Primeiramente, é importante ressaltar que o argumento para a atual não aplicação do art. 475-J do Código de Processo Civil versa basicamente sobre o fato de que, conforme alhures mencionado, não há omissão na CLT a autorizar a incidência subsidiária da norma processual civil.

Ora, em desfavor de tal fundamentação, observe-se que, tendo em vista que as novas disposições do CPC trazidas pela Lei n. 11.232/2005, buscam a celeridade e efetividade da prestação jurisdicional, adequando-se ao disposto no artigo 5º, inciso LXXVIII da Constituição Federal, a aplicabilidade do art. 475-J na seara trabalhista é perfeitamente possível e, até, recomendável, ante sua compatibilidade incontestável com os princípios norteadores do processo do trabalho, destacando-se, inclusive, que a omissão preconizada no artigo 769 da CLT deve ser entendida, também, em seu aspecto principiológico.

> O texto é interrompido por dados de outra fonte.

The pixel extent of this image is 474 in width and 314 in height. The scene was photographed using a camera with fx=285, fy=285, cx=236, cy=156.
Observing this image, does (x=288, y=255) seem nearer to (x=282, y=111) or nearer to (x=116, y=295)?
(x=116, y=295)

Neste sentido, vejamos o posicionamento da doutrinadora Cinara Bueno Santos Pricladnitzky:

“Demonstrada a correlação das inovações realizadas na esfera processual civil com as necessidades sociais, bem como com a concretização de direitos fundamentais, mostra-se inafastável a aplicação do artigo 475-J do CPC, introduzido pela Lei nº 11.232/2005, ao processo trabalhista. Da mesma forma, verificando-se, na jurisdição trabalhista, a tutela de pretensões alimentares, veiculadas por partes hipossuficientes, maior razão se identifica para aplicar, naquela esfera, o referido dispositivo legal, que imprime efetividade e celeridade à obtenção concreta do direito material.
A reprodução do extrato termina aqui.